─── DATA SECTION ───

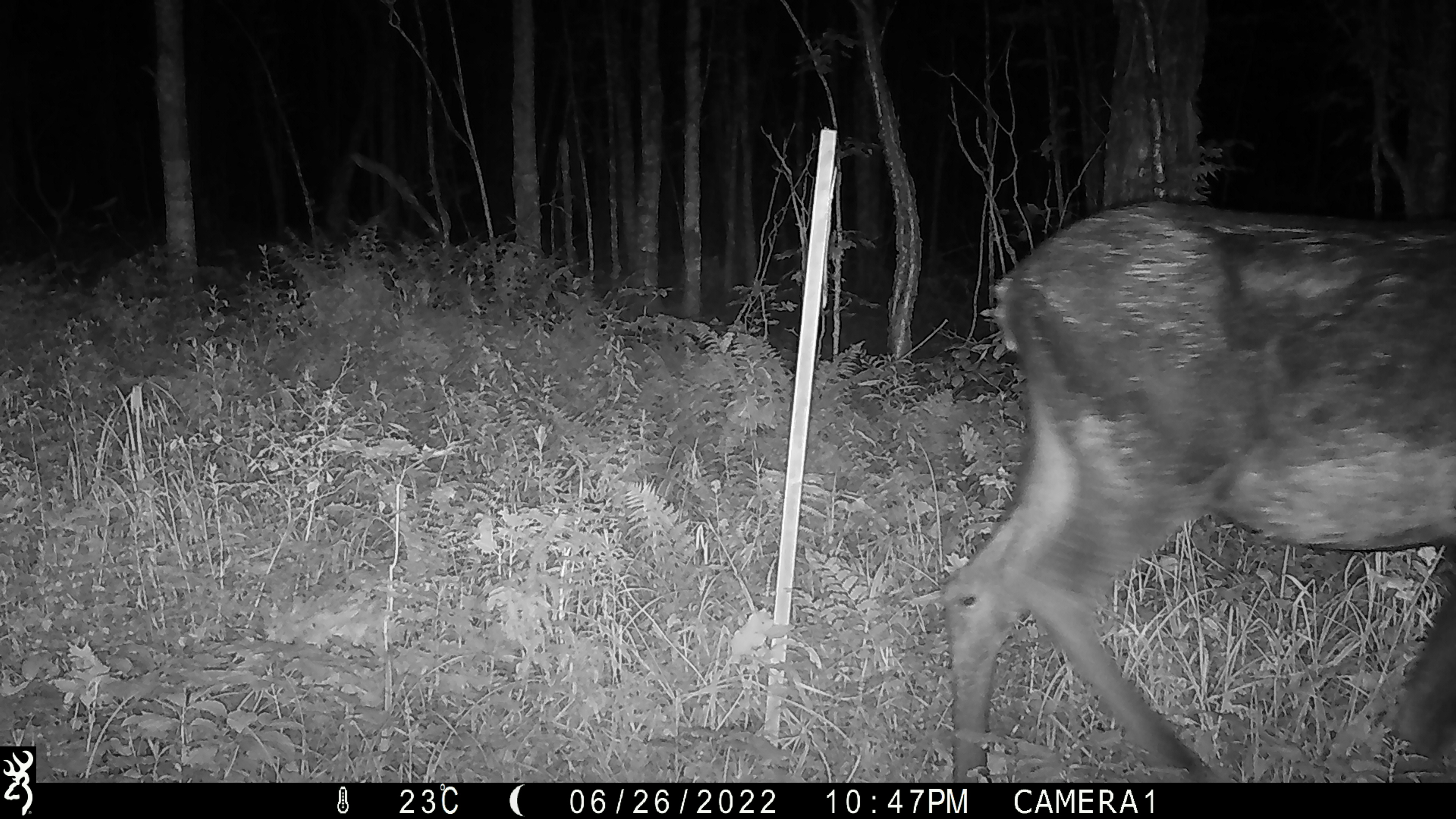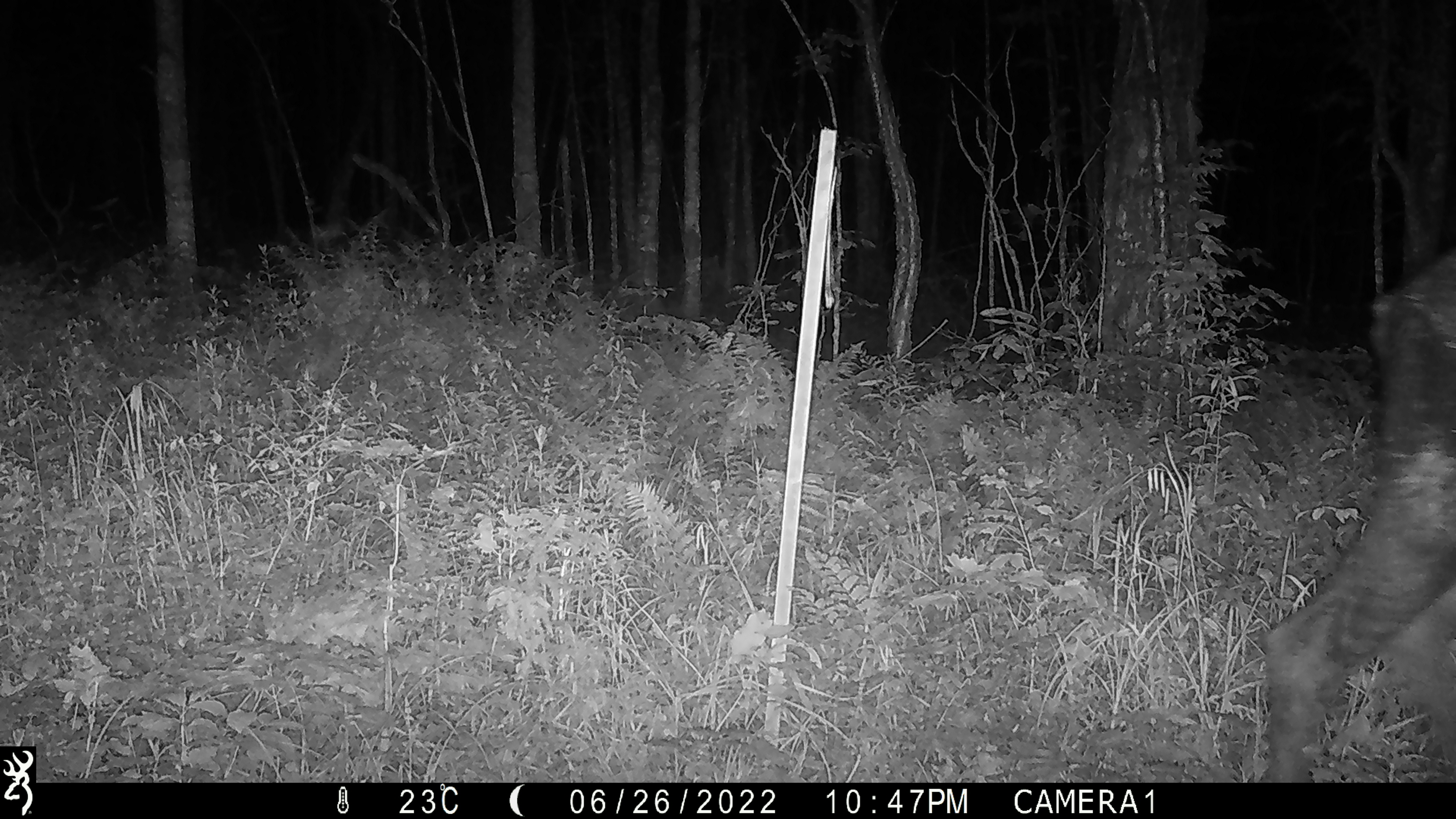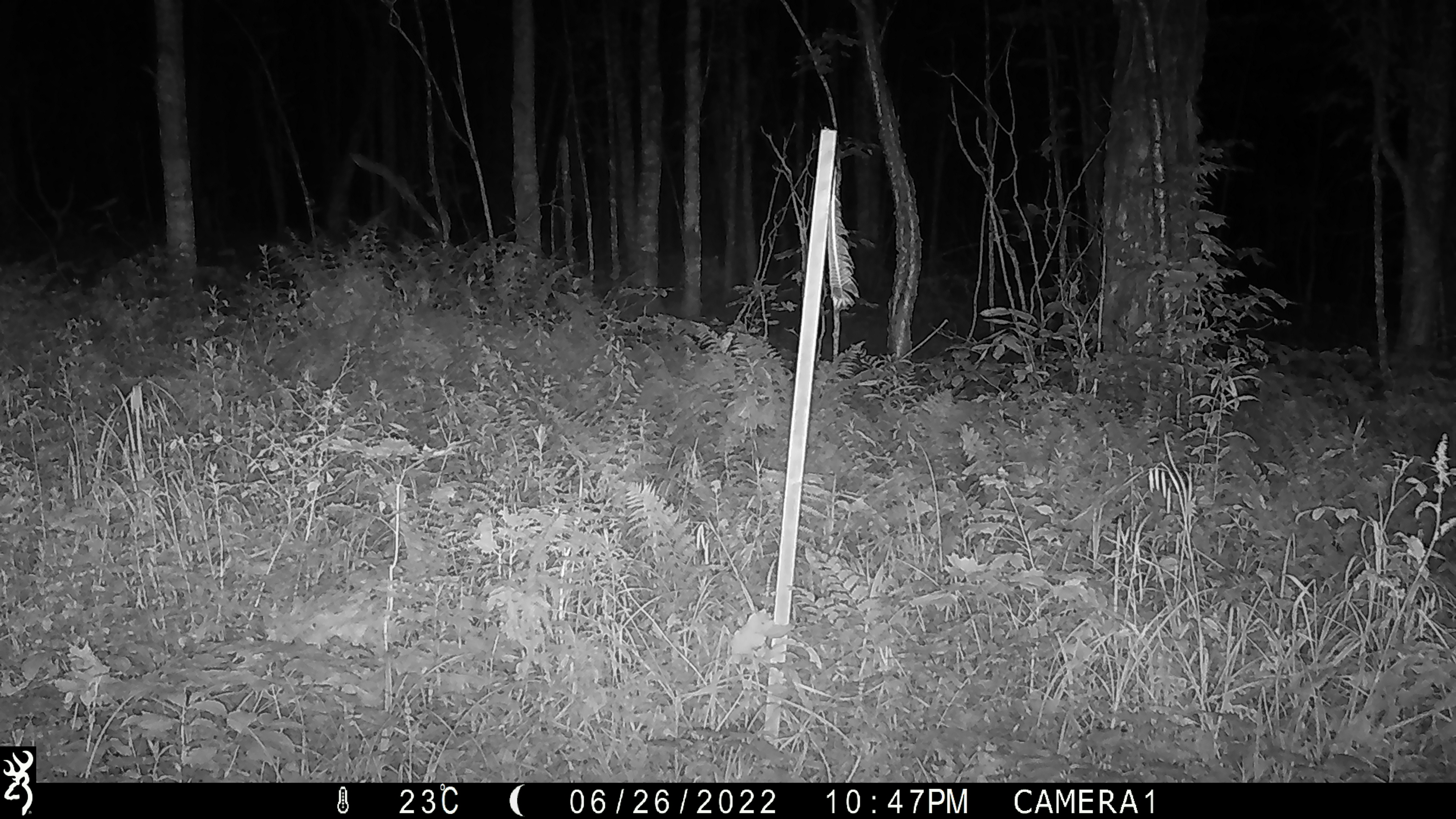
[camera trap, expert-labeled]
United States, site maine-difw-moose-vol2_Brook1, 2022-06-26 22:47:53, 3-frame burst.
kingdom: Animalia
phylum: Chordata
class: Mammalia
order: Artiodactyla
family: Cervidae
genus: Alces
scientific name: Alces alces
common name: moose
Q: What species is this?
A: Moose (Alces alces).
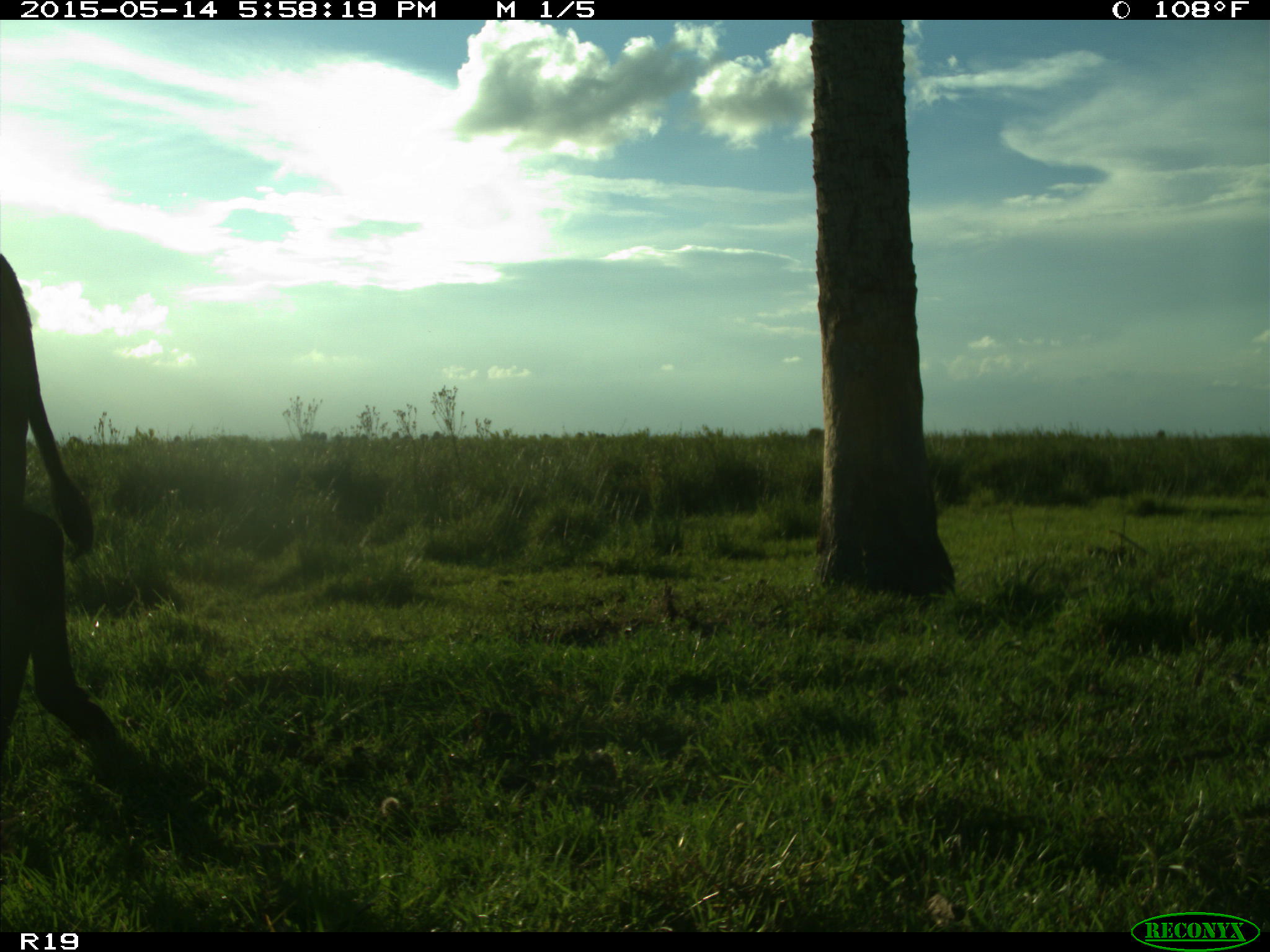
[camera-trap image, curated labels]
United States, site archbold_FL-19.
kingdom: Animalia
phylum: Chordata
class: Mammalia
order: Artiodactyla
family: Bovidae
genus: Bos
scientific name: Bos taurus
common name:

───

TASK REQUIREMENTS: Print each record as it appears above, dropping every picture from the copy.

RESULT BELOW:
[camera trap, expert-labeled]
United States, site maine-difw-moose-vol2_Brook1, 2022-06-26 22:47:53, 3-frame burst.
kingdom: Animalia
phylum: Chordata
class: Mammalia
order: Artiodactyla
family: Cervidae
genus: Alces
scientific name: Alces alces
common name: moose
Q: What species is this?
A: Moose (Alces alces).
[camera-trap image, curated labels]
United States, site archbold_FL-19.
kingdom: Animalia
phylum: Chordata
class: Mammalia
order: Artiodactyla
family: Bovidae
genus: Bos
scientific name: Bos taurus
common name:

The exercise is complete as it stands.